Jesus said, “Most assuredly, I say to you, unless one is born again, he cannot see the kingdom of God” (John 3:3). What did Jesus mean? He obviously did not mean that we all must get inside our mother’s womb and come out again. Jesus was not talking about physical rebirth, but spiritual rebirth (regeneration). We all enter this world spiritually dead as a consequence of Adam’s fall. To become a Christian one must be born again. A Christian is someone who has undergone spiritual rebirth.
This spiritual rebirth is not something a human being can accomplish on his own; he cannot simply decide to be born again and then do it. Just as a person who is physically dead is unable to raise himself physically, one who is spiritually dead is unable to raise himself spiritually. Only God can cause a person to be born again. “But God … even when we were dead in trespasses, made us alive” (Ephesians 2:5). Just as Jesus came upon Paul with a bright light that struck him to the ground, blinded him, and forever changed him, so God sovereignly comes into the heart of each one He chooses to restore to spiritual life. As the gospel is preached in all the world, God sovereignly opens a person’s heart so they believe in Jesus. As Paul preached to Lydia, “the Lord opened her heart to heed the things spoken by Paul” (Acts 16:14). God and God alone causes regeneration to occur; it is His initiative.
When God reaches into the life of a sinful human being and causes regeneration to occur, the spiritual rebirth happens instantaneously. One moment a person is spiritually dead; the next moment he is born again. He may not be aware of the change that has occurred and may never be able to pinpoint the moment of his rebirth. In some cases spiritual rebirth happens in infancy, as in the case of John the Baptist (Luke 1:15). Nevertheless, regeneration is a spiritual reality that takes place internally and transforms a person from spiritual death to spiritual life.
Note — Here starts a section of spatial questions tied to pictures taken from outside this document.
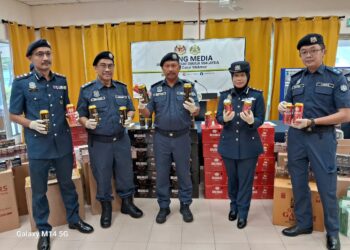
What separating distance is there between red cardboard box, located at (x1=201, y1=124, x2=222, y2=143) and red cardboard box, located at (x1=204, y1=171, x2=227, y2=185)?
360 millimetres

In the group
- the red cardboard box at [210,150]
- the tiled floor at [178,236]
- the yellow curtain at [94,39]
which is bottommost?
the tiled floor at [178,236]

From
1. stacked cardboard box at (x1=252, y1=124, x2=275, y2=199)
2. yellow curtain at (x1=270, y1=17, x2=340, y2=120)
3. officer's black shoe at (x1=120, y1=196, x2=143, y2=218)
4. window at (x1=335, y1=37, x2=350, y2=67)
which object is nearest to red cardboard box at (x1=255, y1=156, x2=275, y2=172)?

Because it is not always possible to pinpoint the moment of spiritual rebirth, many professing Christians struggle to find assurance that regeneration has truly taken place in their lives. But assurance comes when we realize that we do not have to know when we were born again in order to know that we are born again (we don’t have to know when the sun came up in order to know that it is up). Assurance that spiritual rebirth has taken place, then, comes when we see the effects or fruits of regeneration in our life. The fruits of regeneration pointed out in God’s Word are (1) a true faith in Christ. We know we have been born again if we believe that Jesus Christ is the Messiah, the Son of the living God (Matthew 16:17); (2) a childlike fear of God. We come to have a love and affection for God we did not have before. This affection is far from perfect, but it is there and it is real. Our soul begins to thirst for God (Psalm 42:1-2); (3) a godly sorrow for our sins. We begin to hate the sin we used to love; (4) a hunger and thirst for righteousness (Matthew 5:6). Our greatest desire is to obey all of God’s commandments out of love for Christ. Christ said, “If you love Me, keeps My commandments” (John 14:15).
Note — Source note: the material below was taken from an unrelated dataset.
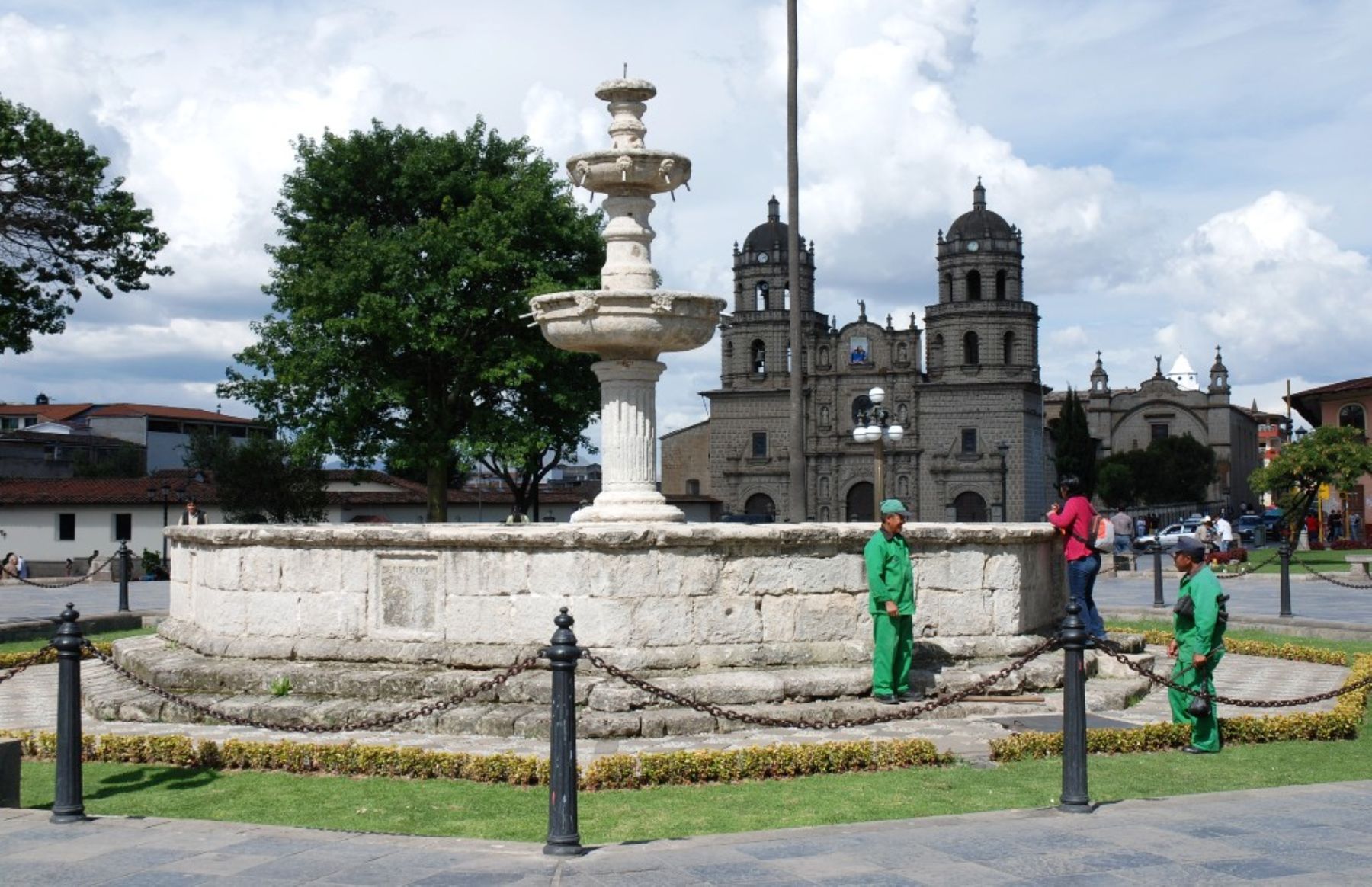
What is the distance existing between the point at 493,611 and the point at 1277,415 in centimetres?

Spiritual rebirth, once accomplished, is permanent. God does not abort what He conceives and brings to life. Instead, He preserves those to whom He grants spiritual rebirth. “He who has begun a good work in you will complete it until the day of Jesus Christ” (Philippians 1:6). Just as Jesus lost none of His true disciples (John 17:12), He will lose none of His true followers now.
We must also realize that regeneration is just the beginning of the Christian life. When God regenerates us, He changes us forever. But He doesn’t stop there. Just as a newly born baby has much growing to do, so newly born believers have much growing to do. Being born again does not remove all of the corruption of our heart. Great capacity for evil remains in the hearts of those who have been born again. It must be resisted and replaced by Christlikeness. This is a lifelong process known as sanctification, or growth in holiness. Whereas regeneration is a work of God alone, sanctification is a work in which we participate with God. That is why the Lord commands us to be sanctified (2 Corinthians 7:1).
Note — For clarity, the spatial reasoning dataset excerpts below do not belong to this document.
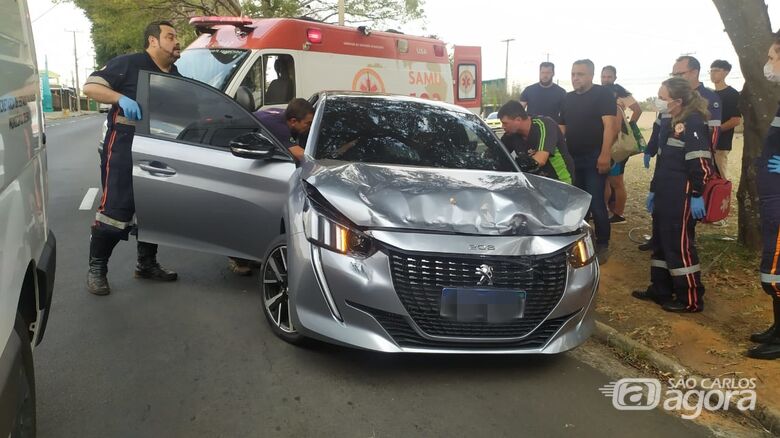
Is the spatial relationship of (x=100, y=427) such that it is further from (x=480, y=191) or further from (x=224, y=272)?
(x=224, y=272)

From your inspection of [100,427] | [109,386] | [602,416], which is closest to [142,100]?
[109,386]

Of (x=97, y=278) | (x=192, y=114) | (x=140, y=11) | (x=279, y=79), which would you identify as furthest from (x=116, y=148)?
(x=140, y=11)

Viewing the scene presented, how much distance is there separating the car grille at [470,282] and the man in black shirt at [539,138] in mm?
2237

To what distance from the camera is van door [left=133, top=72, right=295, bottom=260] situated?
4613 mm

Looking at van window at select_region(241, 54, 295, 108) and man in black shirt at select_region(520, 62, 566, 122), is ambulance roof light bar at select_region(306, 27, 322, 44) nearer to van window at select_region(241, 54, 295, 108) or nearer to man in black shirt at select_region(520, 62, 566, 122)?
van window at select_region(241, 54, 295, 108)

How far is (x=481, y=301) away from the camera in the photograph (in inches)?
128

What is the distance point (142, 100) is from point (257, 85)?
3357mm

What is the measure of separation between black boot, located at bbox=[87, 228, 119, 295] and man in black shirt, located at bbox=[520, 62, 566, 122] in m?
5.40

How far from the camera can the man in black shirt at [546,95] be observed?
26.2ft

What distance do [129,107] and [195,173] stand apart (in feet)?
2.15

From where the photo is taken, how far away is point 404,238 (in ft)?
10.6

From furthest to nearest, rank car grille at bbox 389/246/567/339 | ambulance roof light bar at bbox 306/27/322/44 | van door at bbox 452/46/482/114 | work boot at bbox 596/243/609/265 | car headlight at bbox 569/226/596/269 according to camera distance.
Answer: van door at bbox 452/46/482/114 → ambulance roof light bar at bbox 306/27/322/44 → work boot at bbox 596/243/609/265 → car headlight at bbox 569/226/596/269 → car grille at bbox 389/246/567/339

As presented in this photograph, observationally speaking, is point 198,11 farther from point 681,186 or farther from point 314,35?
point 681,186

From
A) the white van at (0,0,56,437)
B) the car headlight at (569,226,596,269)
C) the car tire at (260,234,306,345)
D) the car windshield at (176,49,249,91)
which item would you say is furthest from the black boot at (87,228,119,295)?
the car headlight at (569,226,596,269)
The Lord gives us tools which He promises to use to cause us to grow spiritually. The Lord’s primary tool is His Word. By reading, studying, memorizing, and hearing it preached, we learn His will for our lives and experience the comfort of the Scriptures. The Lord also uses the sacraments (Baptism and the Lord’s Supper) to strengthen and increase our faith. He also uses prayer and worship. By taking our cares, thanks, and praises to Him, we grow in love for Him and we grow in dependence on Him. By worshiping and fellowshipping with God’s people on a regular basis we are held accountable and encouraged in our Christian walk. By making diligent use of such means, we move on from the starting point of our new birth to the ending point of our glorification in God’s eternal kingdom.